From bottle to buttons and bling: enabling waste pickers to build a better life
These might look like ordinary buttons, but they’re doing more than just fastening or embellishing garments made by our brands. They are giving waste pickers in India the chance to build a brighter future and contribute to inclusive circularity.
Making waste wearable
On the streets of Bengaluru, tens of thousands of people earn a living by sorting through rubbish to find items that can be sold for recycling. The post-consumer PET waste they sell is flaked and washed and then used to make buttons.
& Other Stories and H&M clothing featuring the buttons
H&M have used these fastenings for several months and this spring, they are making their debut on & Other Stories shirts and dresses. While H&M’s S/S 2023 Studio collection takes the button and goes one step further, as Ella Soccorsi, concept designer at H&M, explains, “We wanted to create a fashion moment using the humble button. We treated it like a precious embellishment that takes centre stage. While both the button and denim fabric in themselves are quite modest, when they are combined and maximised in this way they become wearable masterpieces”.
H&M Foundation – in solidarity with waste pickers
Back in 2020, philanthropic H&M Foundation initiated and provided funding to a collective impact project in Bengaluru to catalyse inclusive circularity and equip waste pickers to lift themselves out of poverty. Called Saamuhika Shakti, the project brings together ten organisations that work with the pickers to remove barriers, such as a lack of access to basic services and economic opportunities.

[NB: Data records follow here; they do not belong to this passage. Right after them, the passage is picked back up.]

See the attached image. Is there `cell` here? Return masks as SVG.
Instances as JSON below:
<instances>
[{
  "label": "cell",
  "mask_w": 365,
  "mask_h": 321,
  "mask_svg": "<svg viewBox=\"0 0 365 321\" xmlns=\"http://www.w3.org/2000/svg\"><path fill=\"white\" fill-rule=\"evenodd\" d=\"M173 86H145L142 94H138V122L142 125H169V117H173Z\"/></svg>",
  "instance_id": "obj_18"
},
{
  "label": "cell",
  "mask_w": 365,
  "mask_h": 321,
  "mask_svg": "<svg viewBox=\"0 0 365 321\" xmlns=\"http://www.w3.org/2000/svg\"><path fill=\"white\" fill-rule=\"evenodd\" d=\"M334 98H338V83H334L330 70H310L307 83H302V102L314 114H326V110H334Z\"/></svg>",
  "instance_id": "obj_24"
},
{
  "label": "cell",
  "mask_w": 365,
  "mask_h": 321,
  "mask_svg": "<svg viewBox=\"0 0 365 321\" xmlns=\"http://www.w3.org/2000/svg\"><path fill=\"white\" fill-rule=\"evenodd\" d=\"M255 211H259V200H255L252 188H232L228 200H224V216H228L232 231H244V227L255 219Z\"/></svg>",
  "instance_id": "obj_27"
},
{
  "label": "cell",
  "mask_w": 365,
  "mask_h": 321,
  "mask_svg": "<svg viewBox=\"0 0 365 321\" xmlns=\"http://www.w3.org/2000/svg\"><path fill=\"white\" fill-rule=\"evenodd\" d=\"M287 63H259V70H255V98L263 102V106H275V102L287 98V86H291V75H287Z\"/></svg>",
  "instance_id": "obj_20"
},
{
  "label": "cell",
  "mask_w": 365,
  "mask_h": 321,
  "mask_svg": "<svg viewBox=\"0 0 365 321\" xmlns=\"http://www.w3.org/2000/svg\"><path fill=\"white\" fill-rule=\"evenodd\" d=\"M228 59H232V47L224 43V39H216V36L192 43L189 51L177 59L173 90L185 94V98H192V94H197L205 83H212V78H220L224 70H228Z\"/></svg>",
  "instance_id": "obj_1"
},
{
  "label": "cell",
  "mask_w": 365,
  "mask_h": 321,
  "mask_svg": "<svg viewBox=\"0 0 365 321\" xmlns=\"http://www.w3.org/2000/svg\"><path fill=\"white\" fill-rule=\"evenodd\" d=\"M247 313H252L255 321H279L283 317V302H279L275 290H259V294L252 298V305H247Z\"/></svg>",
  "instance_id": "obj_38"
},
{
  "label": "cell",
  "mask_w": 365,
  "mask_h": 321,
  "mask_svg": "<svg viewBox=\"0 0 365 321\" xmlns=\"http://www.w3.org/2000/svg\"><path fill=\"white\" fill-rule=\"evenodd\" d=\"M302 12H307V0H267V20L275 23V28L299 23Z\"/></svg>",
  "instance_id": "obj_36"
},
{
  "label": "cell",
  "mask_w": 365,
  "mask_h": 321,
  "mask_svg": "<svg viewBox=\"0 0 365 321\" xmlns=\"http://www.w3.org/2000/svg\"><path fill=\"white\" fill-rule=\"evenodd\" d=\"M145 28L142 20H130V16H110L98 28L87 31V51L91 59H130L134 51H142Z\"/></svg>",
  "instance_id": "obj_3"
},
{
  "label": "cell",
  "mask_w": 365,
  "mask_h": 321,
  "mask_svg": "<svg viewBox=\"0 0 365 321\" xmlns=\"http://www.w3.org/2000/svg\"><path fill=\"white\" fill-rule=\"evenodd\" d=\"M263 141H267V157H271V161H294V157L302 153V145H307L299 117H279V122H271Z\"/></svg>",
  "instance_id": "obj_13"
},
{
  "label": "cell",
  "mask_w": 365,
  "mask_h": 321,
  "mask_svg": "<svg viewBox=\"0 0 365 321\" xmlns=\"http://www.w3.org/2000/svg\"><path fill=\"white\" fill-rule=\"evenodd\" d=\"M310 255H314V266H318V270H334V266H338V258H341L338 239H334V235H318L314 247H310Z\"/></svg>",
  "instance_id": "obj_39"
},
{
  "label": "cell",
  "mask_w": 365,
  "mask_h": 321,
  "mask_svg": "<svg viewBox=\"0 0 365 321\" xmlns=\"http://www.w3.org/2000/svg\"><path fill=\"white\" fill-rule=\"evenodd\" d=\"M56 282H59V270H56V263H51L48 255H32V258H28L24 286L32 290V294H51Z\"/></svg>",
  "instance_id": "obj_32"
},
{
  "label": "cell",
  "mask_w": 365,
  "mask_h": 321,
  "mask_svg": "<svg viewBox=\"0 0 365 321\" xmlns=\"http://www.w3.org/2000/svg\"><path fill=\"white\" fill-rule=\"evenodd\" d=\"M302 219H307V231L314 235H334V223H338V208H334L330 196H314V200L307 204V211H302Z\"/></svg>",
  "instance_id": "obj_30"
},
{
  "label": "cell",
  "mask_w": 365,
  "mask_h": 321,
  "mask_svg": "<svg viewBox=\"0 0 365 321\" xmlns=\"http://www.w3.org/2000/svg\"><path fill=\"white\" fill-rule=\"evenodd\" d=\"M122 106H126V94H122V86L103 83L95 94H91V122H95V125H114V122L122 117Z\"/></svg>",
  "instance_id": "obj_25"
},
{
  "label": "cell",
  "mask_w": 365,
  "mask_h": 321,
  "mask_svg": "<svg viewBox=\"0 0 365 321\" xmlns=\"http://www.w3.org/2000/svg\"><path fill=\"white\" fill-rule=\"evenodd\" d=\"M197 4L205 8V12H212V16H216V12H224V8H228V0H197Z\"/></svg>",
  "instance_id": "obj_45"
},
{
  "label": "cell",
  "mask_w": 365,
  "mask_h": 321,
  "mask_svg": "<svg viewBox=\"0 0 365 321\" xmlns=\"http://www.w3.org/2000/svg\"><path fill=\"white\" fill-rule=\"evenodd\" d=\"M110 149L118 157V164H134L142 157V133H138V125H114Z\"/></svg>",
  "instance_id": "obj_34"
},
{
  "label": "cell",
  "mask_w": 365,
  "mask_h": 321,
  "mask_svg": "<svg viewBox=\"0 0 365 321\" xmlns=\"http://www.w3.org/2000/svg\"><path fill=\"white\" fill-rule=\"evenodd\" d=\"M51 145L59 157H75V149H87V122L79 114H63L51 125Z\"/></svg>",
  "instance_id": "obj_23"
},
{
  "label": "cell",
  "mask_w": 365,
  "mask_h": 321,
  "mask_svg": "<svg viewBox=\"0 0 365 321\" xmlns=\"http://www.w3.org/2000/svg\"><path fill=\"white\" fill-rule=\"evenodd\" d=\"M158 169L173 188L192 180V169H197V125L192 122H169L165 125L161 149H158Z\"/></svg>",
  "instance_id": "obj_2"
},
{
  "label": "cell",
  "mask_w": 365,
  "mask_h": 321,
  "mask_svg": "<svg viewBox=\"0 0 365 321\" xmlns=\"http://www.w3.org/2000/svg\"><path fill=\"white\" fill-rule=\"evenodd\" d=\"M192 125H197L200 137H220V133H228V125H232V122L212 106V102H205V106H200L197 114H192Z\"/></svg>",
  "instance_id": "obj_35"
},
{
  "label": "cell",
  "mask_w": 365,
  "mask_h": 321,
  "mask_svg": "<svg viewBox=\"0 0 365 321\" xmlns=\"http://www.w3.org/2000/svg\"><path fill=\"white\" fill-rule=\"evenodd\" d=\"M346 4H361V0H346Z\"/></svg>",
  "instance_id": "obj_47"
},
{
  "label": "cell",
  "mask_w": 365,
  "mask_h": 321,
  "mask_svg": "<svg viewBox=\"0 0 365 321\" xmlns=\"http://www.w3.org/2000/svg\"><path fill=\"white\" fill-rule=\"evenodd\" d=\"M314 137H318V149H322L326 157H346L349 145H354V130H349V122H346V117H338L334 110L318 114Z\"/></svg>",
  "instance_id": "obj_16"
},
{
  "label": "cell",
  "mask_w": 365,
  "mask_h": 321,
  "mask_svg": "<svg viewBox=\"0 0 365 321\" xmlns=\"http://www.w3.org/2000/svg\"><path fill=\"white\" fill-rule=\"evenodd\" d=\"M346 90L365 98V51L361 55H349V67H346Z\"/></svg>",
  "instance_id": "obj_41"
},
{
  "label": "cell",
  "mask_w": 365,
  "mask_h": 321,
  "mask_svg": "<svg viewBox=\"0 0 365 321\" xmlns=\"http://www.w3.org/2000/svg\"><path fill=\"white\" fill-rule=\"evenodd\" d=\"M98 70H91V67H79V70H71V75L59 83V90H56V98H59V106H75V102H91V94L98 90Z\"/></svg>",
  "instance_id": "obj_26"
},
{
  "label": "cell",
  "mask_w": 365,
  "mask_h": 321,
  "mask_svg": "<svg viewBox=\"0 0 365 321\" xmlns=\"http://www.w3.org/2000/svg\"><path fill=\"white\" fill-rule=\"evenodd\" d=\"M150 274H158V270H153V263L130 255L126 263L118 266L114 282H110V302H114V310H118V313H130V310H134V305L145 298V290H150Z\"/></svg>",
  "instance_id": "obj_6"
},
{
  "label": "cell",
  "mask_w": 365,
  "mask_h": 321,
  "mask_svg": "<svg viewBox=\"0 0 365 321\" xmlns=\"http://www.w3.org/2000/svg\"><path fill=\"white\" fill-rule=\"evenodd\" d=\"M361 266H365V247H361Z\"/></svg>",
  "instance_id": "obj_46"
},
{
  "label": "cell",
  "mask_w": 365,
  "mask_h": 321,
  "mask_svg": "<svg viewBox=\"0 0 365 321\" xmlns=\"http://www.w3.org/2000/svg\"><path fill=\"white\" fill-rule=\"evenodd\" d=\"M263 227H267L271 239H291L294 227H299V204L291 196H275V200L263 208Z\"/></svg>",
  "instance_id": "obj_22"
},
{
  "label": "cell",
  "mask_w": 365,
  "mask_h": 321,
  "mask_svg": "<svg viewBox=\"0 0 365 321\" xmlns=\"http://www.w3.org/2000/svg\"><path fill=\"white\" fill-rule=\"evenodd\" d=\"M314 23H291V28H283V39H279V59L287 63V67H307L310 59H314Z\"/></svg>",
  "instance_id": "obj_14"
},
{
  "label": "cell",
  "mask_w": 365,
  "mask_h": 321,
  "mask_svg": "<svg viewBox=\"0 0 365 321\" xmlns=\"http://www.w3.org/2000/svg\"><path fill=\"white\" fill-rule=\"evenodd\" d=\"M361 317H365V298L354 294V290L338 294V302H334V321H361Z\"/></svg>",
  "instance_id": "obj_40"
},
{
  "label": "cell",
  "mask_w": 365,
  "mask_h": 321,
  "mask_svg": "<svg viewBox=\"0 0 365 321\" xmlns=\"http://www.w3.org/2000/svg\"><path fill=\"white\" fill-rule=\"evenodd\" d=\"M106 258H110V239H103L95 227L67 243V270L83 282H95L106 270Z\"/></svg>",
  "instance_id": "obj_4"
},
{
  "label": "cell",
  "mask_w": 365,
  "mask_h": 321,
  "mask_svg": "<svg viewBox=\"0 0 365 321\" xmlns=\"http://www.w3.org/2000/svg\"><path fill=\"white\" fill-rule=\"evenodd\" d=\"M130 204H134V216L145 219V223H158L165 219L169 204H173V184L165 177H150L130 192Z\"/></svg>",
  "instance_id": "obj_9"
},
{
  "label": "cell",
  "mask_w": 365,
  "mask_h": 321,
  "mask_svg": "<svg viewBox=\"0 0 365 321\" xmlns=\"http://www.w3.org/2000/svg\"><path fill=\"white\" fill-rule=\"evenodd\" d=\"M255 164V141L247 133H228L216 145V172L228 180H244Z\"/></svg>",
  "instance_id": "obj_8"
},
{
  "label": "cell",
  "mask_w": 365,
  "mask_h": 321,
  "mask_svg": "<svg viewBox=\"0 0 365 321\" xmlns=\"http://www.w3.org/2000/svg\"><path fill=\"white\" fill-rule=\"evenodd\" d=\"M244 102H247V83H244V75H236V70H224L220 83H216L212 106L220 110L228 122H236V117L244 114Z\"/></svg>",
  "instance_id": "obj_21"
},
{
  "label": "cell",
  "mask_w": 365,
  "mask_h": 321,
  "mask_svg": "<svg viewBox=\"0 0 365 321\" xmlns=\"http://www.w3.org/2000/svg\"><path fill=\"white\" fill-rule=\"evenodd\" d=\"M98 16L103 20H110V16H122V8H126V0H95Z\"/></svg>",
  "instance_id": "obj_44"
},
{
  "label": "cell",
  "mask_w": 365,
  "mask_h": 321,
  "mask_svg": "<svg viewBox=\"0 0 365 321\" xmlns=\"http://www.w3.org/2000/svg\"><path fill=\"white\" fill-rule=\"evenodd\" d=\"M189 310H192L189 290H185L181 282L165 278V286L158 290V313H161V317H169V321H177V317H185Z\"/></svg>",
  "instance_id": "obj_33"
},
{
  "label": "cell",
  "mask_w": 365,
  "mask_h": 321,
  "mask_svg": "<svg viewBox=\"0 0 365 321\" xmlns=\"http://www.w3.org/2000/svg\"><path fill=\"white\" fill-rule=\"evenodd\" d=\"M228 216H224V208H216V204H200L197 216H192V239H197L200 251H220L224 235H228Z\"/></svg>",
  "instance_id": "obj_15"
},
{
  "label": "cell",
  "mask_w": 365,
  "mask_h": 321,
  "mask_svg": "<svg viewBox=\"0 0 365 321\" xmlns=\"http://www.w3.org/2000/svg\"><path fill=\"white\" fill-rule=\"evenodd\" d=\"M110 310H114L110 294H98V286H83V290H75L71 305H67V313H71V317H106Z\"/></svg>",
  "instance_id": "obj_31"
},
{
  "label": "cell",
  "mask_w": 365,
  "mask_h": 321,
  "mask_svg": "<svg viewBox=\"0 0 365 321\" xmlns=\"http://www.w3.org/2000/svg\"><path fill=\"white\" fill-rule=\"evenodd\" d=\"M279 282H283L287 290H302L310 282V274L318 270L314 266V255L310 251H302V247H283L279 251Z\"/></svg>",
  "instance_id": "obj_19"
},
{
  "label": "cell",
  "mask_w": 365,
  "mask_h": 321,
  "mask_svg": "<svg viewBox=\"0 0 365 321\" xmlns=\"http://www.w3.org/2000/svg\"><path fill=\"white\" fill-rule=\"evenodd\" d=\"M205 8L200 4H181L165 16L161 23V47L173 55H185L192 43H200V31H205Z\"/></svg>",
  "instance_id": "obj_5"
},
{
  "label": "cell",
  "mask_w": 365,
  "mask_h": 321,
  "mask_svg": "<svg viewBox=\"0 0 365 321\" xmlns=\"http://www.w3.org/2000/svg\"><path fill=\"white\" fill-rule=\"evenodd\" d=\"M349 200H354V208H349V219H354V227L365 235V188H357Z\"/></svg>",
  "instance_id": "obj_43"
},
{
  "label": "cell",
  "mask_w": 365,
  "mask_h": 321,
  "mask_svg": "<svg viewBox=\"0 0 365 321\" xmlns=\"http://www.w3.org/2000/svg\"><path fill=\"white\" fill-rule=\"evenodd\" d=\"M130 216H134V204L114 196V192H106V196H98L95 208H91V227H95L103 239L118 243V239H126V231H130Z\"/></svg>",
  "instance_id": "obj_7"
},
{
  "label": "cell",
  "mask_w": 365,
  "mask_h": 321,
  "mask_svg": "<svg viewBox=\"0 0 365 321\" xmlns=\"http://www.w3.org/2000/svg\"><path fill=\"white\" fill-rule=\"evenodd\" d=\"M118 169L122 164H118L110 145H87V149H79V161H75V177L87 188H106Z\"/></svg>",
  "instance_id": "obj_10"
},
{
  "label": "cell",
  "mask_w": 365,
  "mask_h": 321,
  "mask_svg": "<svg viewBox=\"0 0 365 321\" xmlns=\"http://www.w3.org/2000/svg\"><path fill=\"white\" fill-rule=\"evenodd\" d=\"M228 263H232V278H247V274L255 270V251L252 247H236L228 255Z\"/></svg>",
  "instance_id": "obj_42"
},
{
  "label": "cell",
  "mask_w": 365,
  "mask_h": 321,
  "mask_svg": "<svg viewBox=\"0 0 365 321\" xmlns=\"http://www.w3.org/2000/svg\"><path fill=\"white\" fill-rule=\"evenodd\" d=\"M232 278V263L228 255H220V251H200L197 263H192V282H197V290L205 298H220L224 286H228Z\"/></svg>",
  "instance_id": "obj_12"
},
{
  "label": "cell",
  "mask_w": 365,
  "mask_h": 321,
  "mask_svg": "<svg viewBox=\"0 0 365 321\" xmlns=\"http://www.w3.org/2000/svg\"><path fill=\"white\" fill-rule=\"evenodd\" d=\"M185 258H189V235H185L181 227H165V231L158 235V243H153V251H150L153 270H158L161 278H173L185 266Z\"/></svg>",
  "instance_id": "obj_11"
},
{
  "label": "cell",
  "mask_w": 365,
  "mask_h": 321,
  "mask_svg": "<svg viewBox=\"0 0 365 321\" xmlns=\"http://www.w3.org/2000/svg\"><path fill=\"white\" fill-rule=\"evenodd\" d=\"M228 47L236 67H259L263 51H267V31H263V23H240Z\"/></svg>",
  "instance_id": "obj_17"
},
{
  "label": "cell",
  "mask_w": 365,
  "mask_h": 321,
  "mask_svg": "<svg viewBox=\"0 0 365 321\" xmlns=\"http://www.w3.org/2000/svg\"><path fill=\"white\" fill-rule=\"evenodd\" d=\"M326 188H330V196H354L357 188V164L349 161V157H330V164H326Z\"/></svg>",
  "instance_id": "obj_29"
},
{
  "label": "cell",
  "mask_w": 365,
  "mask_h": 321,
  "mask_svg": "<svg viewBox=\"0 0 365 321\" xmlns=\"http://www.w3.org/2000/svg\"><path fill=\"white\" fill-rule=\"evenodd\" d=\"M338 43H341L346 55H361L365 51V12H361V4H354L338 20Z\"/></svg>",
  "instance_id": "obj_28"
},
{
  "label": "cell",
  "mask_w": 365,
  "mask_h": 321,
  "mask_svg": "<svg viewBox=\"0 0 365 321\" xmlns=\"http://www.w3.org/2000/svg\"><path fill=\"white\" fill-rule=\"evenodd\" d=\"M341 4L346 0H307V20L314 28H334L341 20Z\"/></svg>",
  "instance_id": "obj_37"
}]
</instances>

To date the project has reached 32,000 people.
Worker at dry waste collection center in Bengaluru © H&M Foundation/Saamuhika Shakti
Promoting inclusive circularity
Demand for recycled materials is growing fast and as new, circular value chains emerge, we need to ensure that fashion’s move away from a linear system promotes social inclusion and offers fair opportunities for everybody.
Waste management and recycling are fundamental components of a circular economy, but in order for it to be truly sustainable, it needs to include the very group of people that upholds this value chain in India – the informal waste picker community. If challenges related to waste pickers’ lives and the waste sector can be addressed, waste pickers have the potential to be a key player in a global circular system”
/ Maria Bystedt, Strategy Lead at H&M Foundation
A fitting inspiration
Appropriately, the garments in H&M’s Studio collection reference a well-dressed British community known for their charitable work. “The collection is all about drama and personas. We did some research into the Pearly Kings and Queens of London, their history and how they made a positive impact by raising money for the less fortunate. All while creating and wearing masterfully decorated jackets and clothes”, explains Ella.
Garments covered with buttons from H&M’s SS/23 Studio Collection
As of January 2023, we have sourced an incredible 152 million buttons containing recycled plastic collected by the waste pickers and the number is increasing all the time. Before the end of this year, it is expected that all H&M Group garments with poly buttons produced in India will feature these fastenings and we are looking into how we can expand the use of them. On top of this, we are investigating how to use other materials gathered by waste pickers, such as paper and metal.
H&M Foundation is privately funded by the Stefan Persson family, founders and main owners of the H&M Group. The foundation uses philanthropic resources to find, fund and facilitate disruptive innovations, initiatives and research that enable a socially inclusive and planet positive textile industry.
Saamuhika Shakti is a collective impact initiative, the first of its kind in India. Ten organisations have joined forces to enable informal waste pickers to have greater agency to lead secure and dignified lives, with a specific focus on gender and equity. This project is initiated and supported by the H&M Foundation, and The/Nudge Institute serves as the backbone.
Pearly Kings and Queens with their instantly recognizable dark suits covered with patterns made of mother of pearl buttons are an iconic part of London’s history. They are dedicated to raising money for charity. Each London Borough has a Pearly Family, and the titles are passed down through families.